Summary: In kernel 6.6.28, e1000 (Intel wired Ethernet) has a bug that freezes the kernel.
If your hardware has e1000, stay on 6.6.25
After booting with 6.6.28-pclos1 , having wifi network working (wlan1) and eth0 eth1 up but not plugged in, and machine idle for couple hours, it freezes. Looking in /var/log/messages I see
Apr 25 17:32:56 kernel: [ 8641.828619] e1000e 0000:00:1f.6 eth1: NIC Link is Up 10 Mbps Half Duplex, Flow Control: None
Apr 25 17:32:56 kernel: [ 8641.828671] BUG: scheduling while atomic: kworker/2:0/5258/0x00000002
Apr 25 17:32:56 kernel: [ 8641.828926] CPU: 2 PID: 5258 Comm: kworker/2:0 Tainted: P O 6.6.28-pclos1 #1
Apr 25 17:32:56 kernel: [ 8641.828934] Hardware name: ASRock Z790M-ITX WiFi/Z790M-ITX WiFi, BIOS 11.06 03/20/2024
Apr 25 17:32:56 kernel: [ 8641.828938] Workqueue: events e1000_watchdog_task [e1000e]

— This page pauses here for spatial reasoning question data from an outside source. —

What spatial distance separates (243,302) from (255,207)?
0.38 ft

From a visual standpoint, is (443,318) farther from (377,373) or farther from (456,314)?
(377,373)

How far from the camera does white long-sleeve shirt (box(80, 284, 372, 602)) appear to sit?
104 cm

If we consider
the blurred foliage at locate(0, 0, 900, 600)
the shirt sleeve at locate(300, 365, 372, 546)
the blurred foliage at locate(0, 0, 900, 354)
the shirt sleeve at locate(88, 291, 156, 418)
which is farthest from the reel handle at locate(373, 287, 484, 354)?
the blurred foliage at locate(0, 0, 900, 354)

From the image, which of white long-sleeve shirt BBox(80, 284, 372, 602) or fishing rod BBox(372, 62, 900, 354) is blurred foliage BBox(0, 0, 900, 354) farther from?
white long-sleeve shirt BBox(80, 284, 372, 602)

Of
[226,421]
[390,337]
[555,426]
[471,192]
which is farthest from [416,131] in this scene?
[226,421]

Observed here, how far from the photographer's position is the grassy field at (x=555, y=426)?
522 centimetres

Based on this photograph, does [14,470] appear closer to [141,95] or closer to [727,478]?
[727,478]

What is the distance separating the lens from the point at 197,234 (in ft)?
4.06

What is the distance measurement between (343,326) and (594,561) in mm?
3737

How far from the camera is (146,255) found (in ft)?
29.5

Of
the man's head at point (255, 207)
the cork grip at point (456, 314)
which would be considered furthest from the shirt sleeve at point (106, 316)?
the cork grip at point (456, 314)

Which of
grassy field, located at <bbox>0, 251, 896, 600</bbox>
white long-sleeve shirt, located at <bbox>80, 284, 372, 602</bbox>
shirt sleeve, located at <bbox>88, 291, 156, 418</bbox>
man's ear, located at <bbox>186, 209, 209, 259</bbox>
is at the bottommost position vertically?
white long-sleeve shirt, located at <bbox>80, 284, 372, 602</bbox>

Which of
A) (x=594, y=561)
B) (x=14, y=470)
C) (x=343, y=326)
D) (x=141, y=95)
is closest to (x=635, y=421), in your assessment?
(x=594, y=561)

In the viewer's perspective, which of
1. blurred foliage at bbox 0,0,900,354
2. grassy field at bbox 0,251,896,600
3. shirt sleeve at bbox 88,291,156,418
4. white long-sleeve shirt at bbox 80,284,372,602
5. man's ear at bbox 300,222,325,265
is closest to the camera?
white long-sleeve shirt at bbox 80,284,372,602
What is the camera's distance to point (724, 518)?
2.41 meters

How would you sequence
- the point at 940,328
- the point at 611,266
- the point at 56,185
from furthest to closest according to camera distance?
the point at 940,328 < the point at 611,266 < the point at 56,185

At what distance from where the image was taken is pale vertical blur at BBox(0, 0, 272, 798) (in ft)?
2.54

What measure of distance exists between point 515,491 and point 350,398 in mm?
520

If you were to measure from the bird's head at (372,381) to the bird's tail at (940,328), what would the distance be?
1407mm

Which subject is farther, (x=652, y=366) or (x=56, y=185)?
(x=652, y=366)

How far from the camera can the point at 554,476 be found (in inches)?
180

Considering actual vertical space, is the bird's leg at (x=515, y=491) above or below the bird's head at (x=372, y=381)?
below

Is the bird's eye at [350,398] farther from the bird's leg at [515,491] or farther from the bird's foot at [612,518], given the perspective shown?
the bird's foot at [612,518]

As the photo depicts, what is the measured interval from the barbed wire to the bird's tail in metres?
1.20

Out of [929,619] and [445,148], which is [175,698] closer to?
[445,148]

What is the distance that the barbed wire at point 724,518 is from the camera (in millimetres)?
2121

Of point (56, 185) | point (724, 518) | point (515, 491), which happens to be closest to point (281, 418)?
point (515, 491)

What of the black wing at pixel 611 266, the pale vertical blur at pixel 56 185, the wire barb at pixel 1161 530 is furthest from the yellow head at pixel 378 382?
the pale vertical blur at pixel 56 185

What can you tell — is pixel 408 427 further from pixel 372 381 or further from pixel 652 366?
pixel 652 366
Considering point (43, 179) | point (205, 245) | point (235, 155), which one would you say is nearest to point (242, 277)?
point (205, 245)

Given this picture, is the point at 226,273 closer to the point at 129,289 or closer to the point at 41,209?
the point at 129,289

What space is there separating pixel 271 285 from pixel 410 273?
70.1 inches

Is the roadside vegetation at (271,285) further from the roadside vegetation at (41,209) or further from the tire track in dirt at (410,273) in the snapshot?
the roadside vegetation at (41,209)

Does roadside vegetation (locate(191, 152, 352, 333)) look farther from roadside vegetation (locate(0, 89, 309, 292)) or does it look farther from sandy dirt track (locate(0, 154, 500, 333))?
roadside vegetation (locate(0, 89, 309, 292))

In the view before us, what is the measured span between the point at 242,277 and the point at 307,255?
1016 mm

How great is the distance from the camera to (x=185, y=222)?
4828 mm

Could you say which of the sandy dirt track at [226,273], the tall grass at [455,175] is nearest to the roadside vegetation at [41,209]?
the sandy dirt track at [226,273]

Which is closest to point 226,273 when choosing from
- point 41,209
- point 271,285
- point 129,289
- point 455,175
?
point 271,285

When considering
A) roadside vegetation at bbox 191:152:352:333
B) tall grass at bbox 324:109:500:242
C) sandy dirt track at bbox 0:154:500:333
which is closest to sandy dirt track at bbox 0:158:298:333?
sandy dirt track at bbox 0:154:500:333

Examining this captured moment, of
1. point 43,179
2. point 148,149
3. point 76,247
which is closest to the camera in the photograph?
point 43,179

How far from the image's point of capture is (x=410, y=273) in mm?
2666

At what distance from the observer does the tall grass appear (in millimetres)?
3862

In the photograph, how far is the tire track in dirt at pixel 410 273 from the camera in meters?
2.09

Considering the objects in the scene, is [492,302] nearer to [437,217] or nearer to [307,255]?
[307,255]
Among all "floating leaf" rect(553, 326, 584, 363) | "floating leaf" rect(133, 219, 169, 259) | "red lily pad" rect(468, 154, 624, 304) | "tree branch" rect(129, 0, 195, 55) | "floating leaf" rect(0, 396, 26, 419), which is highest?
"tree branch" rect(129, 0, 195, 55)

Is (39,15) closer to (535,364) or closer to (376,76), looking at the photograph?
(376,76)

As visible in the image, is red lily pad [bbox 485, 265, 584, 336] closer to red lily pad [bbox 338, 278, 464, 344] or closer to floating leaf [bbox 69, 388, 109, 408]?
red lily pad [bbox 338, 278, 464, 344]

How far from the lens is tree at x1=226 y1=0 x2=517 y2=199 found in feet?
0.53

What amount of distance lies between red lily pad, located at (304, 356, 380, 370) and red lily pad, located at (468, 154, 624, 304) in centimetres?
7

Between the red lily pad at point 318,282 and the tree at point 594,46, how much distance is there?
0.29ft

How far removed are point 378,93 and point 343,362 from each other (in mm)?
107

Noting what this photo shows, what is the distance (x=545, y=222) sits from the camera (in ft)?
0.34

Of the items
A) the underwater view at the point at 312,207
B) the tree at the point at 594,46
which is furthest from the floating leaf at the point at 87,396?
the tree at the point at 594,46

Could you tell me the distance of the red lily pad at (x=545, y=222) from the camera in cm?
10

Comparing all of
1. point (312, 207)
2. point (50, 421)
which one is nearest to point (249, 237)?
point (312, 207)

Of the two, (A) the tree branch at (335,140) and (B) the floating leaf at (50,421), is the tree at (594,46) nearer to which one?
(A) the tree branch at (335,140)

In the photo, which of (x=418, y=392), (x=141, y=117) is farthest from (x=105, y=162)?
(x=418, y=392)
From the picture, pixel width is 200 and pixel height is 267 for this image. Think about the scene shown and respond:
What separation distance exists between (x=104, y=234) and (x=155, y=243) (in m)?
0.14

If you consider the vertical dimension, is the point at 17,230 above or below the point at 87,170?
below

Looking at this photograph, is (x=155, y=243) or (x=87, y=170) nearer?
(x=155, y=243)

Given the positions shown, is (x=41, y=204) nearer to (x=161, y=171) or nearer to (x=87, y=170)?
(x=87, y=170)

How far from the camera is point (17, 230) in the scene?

Apr 25 17:32:56 kernel: [ 8641.828981] Call Trace:
Apr 25 17:32:56 kernel: [ 8641.828986] <TASK>
Apr 25 17:32:56 kernel: [ 8641.828989] dump_stack_lvl+0x32/0x50
Apr 25 17:32:56 kernel: [ 8641.829005] __schedule_bug+0x4d/0x60
Apr 25 17:32:56 kernel: [ 8641.829014] __schedule+0xeb0/0x11a0
Apr 25 17:32:56 kernel: [ 8641.829021] ? try_to_wake_up+0x1cb/0x3f0
Apr 25 17:32:56 kernel: [ 8641.829028] schedule+0x52/0xa0
Apr 25 17:32:56 kernel: [ 8641.829032] schedule_hrtimeout_range_clock+0xa4/0x120
Apr 25 17:32:56 kernel: [ 8641.829042] ? __pfx_hrtimer_wakeup+0x10/0x10
Apr 25 17:32:56 kernel: [ 8641.829051] usleep_range_state+0x4b/0x60
Apr 25 17:32:56 kernel: [ 8641.829060] e1000e_read_phy_reg_mdic+0x7a/0x160 [e1000e]
Apr 25 17:32:56 kernel: [ 8641.829106] e1000e_update_stats+0x4e2/0x700 [e1000e]
Apr 25 17:32:56 kernel: [ 8641.829144] e1000_watchdog_task+0xb4/0xa10 [e1000e]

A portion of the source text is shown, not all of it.